We have a problem. ‘Congratulations.’ But it’s a tough problem. ‘Then double congratulations.’ – Clement Stone
This blog describes what is probably the most challenging troubleshooting issue I have faced with SAP IDM. Based on this and some of our related findings, I thought it would be worthwhile to share the issue and our resolution with you*. But I’d like to start it off with a word of warning: while SAP support was engaged for part of this issue, the final fix, and its implementation were not formally approved by SAP, although parts of the resolution did come from SAP documents. Also, this issue would not have been resolved without the assistance of Database Administrators, System Administrators, and of course BASIS. Very seldom do these types of issues get resolved solo.

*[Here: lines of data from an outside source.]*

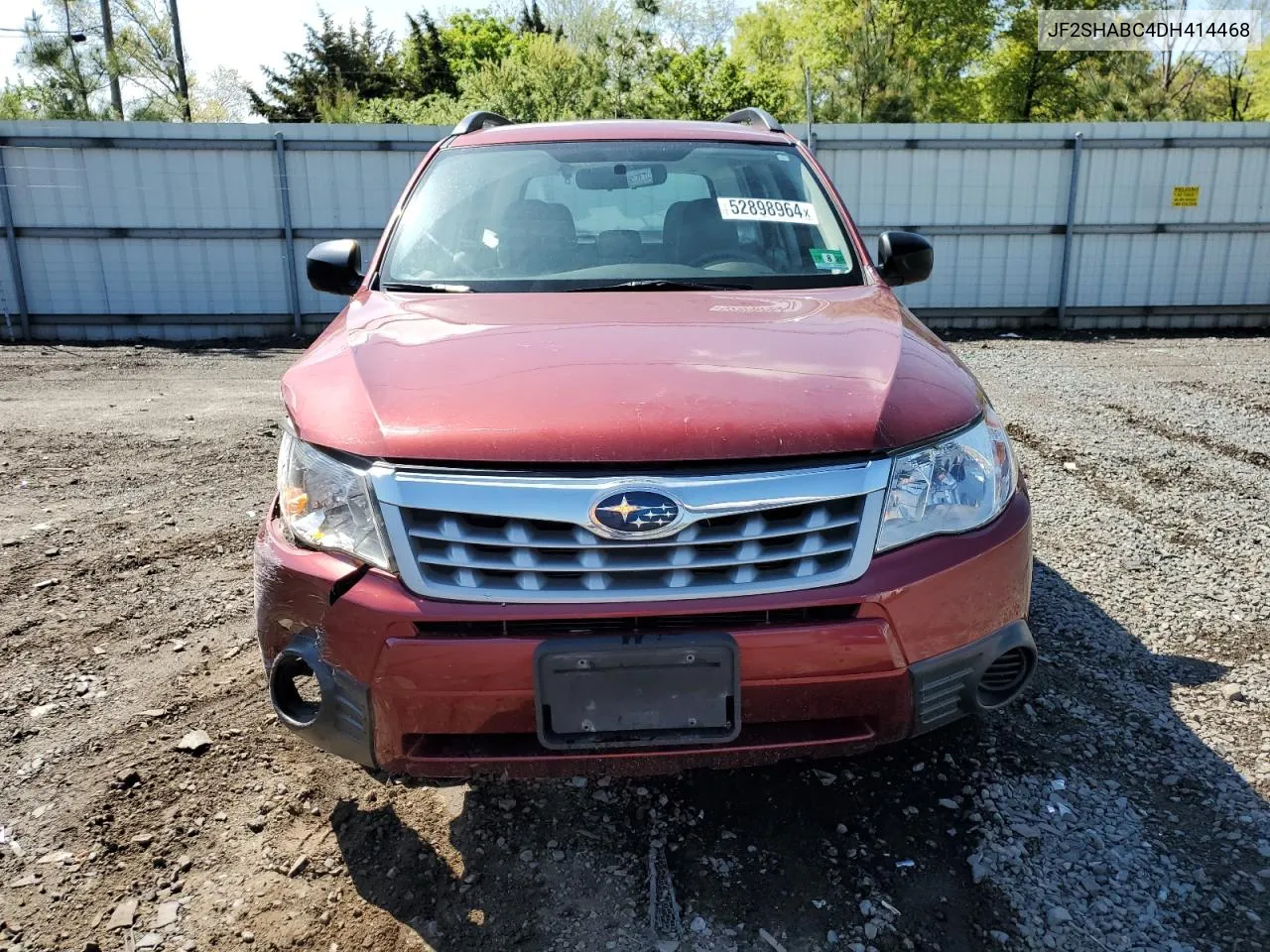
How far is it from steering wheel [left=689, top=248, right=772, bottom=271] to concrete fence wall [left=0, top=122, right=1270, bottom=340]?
29.6ft

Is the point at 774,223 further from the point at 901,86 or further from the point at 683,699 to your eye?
the point at 901,86

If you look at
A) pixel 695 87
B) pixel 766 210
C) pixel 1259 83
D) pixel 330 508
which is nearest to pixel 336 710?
pixel 330 508

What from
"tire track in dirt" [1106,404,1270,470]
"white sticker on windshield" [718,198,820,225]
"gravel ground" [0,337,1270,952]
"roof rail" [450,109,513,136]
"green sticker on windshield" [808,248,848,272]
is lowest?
"tire track in dirt" [1106,404,1270,470]

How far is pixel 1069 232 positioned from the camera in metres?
11.9

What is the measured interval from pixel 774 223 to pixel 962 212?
9.57m

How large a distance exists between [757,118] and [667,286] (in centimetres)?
182

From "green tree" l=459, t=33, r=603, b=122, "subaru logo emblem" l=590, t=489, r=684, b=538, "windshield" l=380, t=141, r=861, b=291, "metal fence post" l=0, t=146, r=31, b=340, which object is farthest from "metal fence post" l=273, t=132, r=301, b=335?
"subaru logo emblem" l=590, t=489, r=684, b=538

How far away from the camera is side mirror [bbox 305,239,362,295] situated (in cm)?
336

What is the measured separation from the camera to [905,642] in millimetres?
1961

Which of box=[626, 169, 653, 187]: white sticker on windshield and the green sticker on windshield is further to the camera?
box=[626, 169, 653, 187]: white sticker on windshield

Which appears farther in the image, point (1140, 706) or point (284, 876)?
point (1140, 706)

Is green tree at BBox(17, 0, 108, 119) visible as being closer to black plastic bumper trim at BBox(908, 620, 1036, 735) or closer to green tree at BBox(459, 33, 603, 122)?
green tree at BBox(459, 33, 603, 122)

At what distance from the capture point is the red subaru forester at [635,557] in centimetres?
189

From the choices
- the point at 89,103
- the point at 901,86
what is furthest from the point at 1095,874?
the point at 89,103
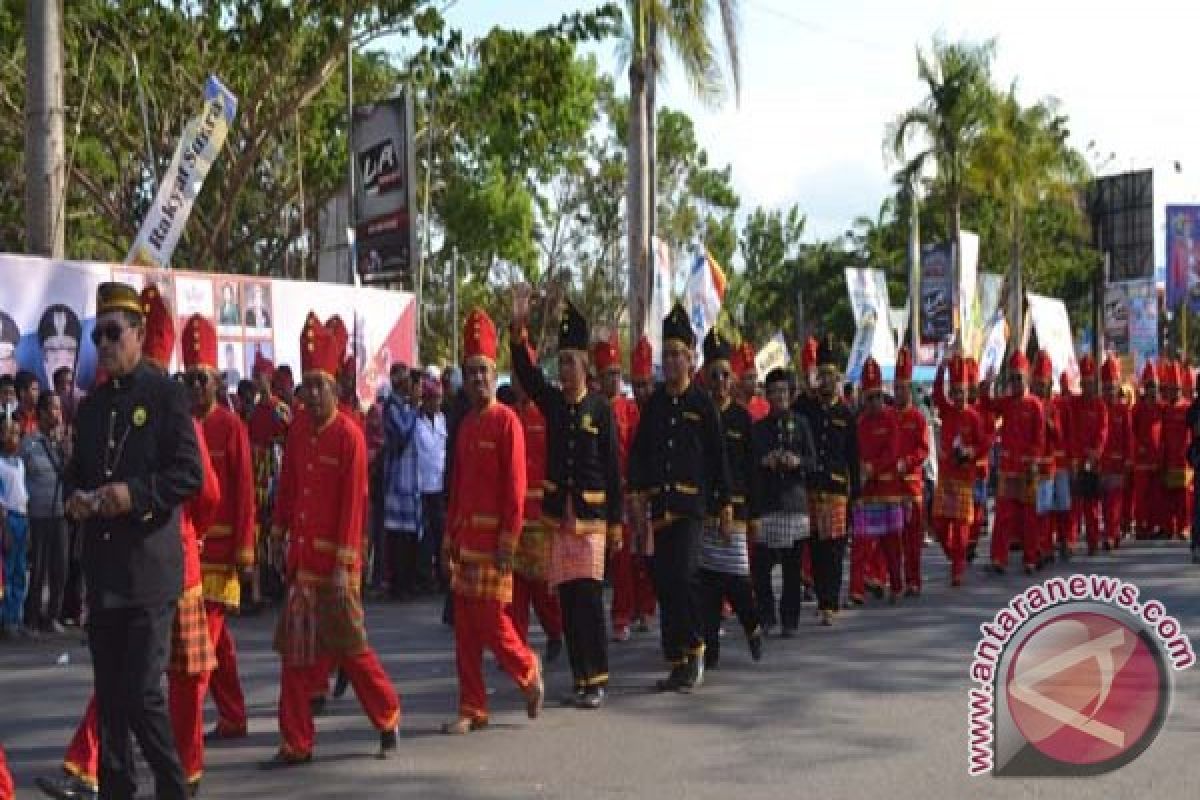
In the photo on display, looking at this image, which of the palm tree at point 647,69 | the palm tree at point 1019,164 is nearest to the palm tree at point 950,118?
the palm tree at point 1019,164

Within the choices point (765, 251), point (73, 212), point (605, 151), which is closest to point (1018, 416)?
point (73, 212)

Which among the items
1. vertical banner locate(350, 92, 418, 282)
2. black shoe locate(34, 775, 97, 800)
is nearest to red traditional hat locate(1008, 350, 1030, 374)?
vertical banner locate(350, 92, 418, 282)

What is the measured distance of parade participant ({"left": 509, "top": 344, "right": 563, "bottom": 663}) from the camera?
10.0 metres

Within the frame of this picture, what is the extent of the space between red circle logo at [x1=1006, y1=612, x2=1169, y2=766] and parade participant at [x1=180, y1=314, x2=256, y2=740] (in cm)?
379

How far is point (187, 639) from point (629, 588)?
5627 millimetres

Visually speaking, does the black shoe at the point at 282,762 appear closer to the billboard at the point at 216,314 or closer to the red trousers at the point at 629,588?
the red trousers at the point at 629,588

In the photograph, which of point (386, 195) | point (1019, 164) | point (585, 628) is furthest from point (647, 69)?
point (1019, 164)

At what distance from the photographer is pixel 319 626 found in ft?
24.5

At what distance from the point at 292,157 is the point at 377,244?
38.9ft

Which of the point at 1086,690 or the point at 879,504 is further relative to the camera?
the point at 879,504

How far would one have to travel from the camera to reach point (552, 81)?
2295 centimetres

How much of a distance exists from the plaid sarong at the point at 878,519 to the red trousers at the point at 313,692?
6569 millimetres

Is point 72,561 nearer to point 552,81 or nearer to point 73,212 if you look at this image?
point 552,81

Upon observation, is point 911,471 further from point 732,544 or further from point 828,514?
point 732,544
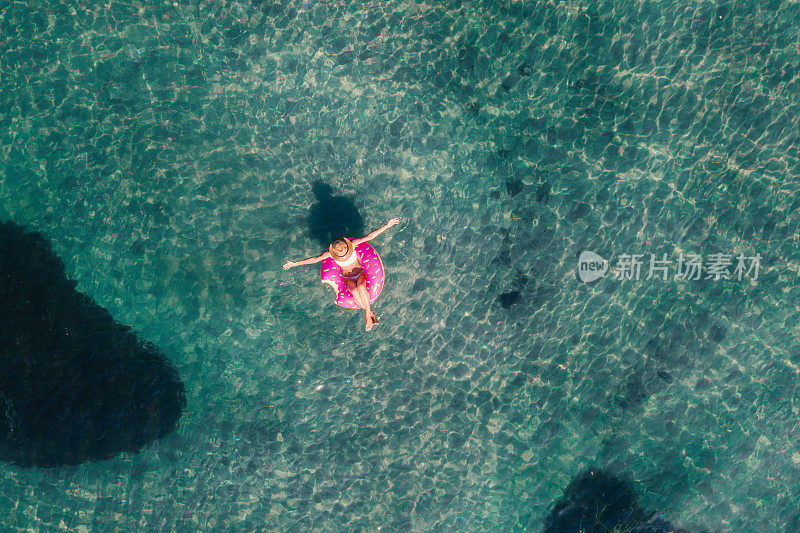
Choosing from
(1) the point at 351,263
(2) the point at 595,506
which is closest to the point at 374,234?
(1) the point at 351,263

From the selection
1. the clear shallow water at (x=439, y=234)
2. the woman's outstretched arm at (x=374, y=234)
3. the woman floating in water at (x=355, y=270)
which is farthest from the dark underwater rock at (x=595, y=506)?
the woman's outstretched arm at (x=374, y=234)

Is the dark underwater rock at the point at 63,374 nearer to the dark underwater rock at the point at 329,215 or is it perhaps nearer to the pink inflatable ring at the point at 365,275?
the pink inflatable ring at the point at 365,275

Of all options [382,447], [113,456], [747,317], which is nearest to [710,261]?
[747,317]

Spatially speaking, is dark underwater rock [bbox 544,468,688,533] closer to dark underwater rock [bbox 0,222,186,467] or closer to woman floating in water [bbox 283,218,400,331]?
woman floating in water [bbox 283,218,400,331]

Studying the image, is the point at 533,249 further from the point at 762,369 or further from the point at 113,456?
the point at 113,456

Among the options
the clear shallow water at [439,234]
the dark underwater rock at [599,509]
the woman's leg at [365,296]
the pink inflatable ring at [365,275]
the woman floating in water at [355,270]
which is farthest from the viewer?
the dark underwater rock at [599,509]

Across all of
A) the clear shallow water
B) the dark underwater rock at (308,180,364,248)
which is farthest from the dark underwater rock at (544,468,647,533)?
the dark underwater rock at (308,180,364,248)
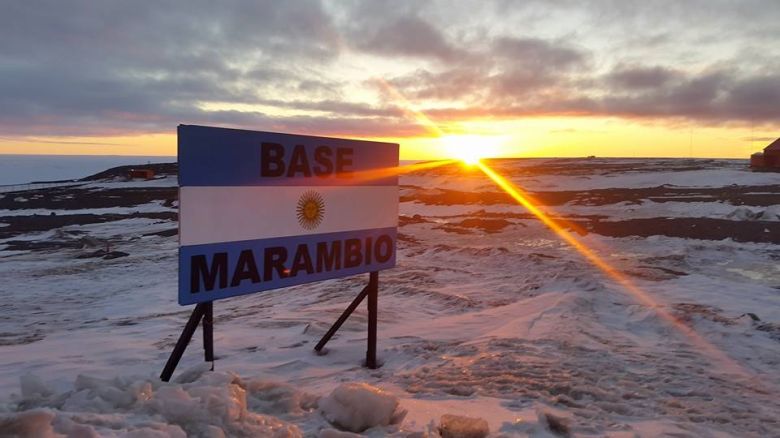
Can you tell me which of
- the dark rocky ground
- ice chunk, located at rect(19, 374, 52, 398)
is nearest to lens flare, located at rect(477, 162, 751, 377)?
the dark rocky ground

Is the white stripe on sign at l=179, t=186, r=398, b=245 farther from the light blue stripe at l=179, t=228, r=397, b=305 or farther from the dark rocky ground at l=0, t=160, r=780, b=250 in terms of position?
the dark rocky ground at l=0, t=160, r=780, b=250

It all started Monday morning (don’t these things always start on a Monday morning?) We started by getting some information regarding what was going on. Over about a 15-minute period of time the main users of SAP IDM could no longer update user entries, followed quickly by an inability to create new entries. Upon accessing the task via the web UI, a fairly generic NetWeaver Application Server message was thrown:
If you’re wondering, this particular organization is using SAP IDM 7.2 SP7, NetWeaver 7, and Oracle 11 in their landscape. We fairly quickly tracked this down to a Java extension and turning this off, while slightly annoying, was not a major issue, and we thought we were on our way out of the situation. However, when we tried the task again we got a brand-new error.
Poking around the system, we quickly saw that this issue was happening for any task from the UI that was designed to update an entry. Further testing also showed that this was happening for all entry types. We thought that this would make things easier since there was a common factor in that the error was all coming from the same type of task, but there were a few items that had us scratching our heads:
- We could not see any error in the IDM logs, NetWeaver traces, or Oracle logs that we could match up with this message.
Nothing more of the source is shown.